** Start of DATASET RECORDS **

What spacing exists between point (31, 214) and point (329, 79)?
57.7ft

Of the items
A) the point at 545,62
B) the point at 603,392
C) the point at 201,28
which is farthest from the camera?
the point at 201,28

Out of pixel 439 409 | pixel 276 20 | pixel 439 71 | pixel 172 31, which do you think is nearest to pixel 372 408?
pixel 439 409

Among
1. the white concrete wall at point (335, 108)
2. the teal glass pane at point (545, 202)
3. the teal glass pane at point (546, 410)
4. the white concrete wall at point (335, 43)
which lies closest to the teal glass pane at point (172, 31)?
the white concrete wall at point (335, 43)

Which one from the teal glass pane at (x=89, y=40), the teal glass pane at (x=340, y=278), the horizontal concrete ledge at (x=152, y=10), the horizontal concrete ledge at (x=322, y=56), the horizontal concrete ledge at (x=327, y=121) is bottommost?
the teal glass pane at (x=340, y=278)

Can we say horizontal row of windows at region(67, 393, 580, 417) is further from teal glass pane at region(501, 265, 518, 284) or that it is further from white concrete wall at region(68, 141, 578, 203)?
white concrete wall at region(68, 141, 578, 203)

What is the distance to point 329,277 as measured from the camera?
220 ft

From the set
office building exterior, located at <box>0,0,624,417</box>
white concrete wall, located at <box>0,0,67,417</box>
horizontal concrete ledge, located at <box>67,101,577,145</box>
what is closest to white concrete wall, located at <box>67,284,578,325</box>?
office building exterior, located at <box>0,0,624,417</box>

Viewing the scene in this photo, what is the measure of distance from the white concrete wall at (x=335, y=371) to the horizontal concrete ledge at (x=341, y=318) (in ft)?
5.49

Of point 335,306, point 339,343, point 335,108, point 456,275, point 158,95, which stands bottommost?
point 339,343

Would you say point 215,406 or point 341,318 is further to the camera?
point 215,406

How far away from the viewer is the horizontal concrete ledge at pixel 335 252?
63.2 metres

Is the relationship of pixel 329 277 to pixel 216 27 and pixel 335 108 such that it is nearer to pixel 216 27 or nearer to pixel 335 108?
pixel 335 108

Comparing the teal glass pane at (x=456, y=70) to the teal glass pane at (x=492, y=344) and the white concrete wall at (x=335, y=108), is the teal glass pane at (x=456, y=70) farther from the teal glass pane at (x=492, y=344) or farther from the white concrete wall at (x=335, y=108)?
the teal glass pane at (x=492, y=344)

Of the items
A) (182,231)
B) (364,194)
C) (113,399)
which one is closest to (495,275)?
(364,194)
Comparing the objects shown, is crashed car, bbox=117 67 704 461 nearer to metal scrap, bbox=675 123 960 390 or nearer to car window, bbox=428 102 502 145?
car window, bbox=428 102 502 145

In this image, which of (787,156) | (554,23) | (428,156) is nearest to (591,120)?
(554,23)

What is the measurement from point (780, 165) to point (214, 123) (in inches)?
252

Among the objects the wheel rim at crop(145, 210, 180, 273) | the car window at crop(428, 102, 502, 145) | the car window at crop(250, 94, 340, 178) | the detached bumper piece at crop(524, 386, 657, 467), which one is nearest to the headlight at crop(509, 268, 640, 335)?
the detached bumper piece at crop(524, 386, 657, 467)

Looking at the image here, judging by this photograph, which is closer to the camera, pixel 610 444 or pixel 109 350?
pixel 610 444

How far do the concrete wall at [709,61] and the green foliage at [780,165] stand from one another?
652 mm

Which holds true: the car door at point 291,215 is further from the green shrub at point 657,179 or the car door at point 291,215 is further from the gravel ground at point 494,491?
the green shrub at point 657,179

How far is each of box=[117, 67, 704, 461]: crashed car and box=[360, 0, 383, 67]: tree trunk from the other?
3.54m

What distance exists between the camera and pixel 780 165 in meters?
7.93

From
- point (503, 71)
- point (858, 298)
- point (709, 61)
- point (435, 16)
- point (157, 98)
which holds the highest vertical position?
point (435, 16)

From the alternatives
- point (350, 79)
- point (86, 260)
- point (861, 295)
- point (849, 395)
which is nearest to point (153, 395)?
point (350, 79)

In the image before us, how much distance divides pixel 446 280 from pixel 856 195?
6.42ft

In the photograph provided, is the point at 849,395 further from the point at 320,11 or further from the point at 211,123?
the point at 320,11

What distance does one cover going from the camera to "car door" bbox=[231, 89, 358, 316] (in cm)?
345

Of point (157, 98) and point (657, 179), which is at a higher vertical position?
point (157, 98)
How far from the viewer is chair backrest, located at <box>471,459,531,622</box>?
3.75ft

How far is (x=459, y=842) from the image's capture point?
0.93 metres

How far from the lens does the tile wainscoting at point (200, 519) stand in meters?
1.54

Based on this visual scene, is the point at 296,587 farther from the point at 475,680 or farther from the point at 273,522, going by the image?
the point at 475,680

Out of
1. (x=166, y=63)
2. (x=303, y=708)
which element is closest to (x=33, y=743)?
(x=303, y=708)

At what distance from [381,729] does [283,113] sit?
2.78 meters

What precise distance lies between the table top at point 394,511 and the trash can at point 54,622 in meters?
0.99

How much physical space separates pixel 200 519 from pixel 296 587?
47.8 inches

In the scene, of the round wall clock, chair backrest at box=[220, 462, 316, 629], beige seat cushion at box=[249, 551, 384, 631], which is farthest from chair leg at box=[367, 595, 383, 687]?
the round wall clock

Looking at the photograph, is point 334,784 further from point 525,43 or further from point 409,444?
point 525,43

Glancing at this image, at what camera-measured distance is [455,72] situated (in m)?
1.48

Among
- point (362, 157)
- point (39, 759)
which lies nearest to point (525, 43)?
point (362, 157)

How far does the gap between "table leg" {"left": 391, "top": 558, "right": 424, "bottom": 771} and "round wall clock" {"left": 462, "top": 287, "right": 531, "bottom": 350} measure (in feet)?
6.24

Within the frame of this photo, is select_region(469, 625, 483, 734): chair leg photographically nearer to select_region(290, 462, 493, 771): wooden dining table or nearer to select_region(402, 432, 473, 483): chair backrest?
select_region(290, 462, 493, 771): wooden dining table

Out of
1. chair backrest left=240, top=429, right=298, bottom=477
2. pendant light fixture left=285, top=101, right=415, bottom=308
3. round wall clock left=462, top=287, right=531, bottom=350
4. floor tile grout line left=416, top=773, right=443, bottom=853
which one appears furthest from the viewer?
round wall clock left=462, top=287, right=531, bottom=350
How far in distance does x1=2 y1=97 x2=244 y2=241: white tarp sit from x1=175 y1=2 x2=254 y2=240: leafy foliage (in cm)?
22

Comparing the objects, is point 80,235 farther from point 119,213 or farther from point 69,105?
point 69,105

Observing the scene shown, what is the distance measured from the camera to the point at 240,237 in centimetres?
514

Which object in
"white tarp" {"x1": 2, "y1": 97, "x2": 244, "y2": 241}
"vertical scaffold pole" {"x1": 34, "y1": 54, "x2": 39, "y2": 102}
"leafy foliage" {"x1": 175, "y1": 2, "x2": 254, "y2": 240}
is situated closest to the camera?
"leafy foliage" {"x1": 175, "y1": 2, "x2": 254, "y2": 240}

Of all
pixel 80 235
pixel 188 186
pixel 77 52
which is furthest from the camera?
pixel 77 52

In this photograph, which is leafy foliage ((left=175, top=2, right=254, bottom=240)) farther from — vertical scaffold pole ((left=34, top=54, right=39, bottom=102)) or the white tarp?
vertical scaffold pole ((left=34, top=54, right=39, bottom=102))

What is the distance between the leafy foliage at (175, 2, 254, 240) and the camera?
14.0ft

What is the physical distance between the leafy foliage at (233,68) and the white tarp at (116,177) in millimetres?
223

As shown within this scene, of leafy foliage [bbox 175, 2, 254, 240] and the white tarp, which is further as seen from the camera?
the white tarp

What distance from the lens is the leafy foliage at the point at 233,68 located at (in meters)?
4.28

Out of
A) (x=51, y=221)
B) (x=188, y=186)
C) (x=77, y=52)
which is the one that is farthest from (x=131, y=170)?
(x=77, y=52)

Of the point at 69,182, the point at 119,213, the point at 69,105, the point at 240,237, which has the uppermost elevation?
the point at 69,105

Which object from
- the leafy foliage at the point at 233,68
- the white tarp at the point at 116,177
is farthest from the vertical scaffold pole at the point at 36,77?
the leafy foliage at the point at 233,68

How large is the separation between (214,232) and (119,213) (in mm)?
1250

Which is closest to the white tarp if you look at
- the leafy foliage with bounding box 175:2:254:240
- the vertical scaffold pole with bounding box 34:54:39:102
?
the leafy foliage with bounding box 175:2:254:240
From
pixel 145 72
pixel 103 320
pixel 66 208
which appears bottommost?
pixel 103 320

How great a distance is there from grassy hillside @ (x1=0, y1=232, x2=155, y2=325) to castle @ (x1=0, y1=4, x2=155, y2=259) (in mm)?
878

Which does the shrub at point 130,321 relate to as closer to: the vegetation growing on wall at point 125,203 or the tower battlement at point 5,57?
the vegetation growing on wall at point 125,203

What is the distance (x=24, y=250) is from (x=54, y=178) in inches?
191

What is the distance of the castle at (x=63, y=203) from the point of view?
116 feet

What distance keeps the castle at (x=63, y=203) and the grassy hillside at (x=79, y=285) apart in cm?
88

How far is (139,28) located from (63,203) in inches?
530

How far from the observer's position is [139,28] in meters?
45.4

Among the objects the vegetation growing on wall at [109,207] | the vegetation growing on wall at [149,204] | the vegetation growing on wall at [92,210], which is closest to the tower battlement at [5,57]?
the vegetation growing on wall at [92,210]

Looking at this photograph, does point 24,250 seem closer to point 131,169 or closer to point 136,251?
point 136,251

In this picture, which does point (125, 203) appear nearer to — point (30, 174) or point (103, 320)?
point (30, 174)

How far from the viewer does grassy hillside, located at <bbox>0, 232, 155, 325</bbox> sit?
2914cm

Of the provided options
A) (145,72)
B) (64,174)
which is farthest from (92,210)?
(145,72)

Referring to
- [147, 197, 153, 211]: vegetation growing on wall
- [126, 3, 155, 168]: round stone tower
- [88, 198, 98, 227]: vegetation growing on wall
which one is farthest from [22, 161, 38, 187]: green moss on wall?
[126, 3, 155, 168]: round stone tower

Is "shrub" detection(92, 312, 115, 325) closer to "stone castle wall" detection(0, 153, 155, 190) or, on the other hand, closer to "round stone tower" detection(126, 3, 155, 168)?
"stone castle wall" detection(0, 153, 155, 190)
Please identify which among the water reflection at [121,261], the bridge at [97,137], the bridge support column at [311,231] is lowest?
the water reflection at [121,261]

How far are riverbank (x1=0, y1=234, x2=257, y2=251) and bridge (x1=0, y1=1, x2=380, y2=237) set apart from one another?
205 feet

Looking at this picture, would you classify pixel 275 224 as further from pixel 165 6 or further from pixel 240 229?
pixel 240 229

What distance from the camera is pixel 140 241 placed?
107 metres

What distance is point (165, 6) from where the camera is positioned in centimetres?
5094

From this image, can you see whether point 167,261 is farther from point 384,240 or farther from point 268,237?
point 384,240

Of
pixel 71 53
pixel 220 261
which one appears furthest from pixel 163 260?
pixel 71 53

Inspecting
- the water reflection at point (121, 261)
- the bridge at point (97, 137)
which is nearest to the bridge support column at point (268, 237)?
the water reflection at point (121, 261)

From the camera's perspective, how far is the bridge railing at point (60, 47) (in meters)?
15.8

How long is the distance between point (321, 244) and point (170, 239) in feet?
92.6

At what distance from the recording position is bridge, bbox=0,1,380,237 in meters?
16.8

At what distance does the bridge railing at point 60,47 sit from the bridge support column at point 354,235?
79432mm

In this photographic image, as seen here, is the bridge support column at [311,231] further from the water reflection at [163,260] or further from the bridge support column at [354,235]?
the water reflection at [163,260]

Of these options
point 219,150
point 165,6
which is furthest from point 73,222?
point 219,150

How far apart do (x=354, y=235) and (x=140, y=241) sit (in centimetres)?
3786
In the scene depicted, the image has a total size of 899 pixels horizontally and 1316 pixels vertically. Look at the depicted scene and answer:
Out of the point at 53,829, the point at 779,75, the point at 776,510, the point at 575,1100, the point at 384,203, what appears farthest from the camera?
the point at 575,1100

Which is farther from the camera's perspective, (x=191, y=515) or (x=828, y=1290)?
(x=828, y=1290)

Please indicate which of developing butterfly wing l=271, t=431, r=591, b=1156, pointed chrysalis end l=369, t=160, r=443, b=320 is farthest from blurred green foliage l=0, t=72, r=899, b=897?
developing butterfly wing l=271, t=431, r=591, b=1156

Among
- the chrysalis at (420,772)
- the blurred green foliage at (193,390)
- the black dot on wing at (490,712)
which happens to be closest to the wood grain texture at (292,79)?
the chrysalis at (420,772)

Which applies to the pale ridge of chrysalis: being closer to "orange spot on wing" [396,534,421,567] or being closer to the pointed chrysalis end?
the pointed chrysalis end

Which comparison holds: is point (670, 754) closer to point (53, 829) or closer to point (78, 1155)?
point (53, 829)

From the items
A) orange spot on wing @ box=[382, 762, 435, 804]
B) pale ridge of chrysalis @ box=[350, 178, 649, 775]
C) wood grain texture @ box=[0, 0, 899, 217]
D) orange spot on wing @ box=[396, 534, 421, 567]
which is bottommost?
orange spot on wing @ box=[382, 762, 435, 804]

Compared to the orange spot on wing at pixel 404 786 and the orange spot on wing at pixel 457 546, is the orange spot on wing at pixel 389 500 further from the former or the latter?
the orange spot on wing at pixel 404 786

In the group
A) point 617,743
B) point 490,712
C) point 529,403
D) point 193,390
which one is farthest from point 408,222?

** End of DATASET RECORDS **

# WHAT IS BEING ASKED
Gather every line above that contains the string "pale". Case counts.

# SOLVED PROBLEM
Which applies to the pale ridge of chrysalis: being closer to "orange spot on wing" [396,534,421,567] or being closer to the pointed chrysalis end?
B) pale ridge of chrysalis @ box=[350, 178, 649, 775]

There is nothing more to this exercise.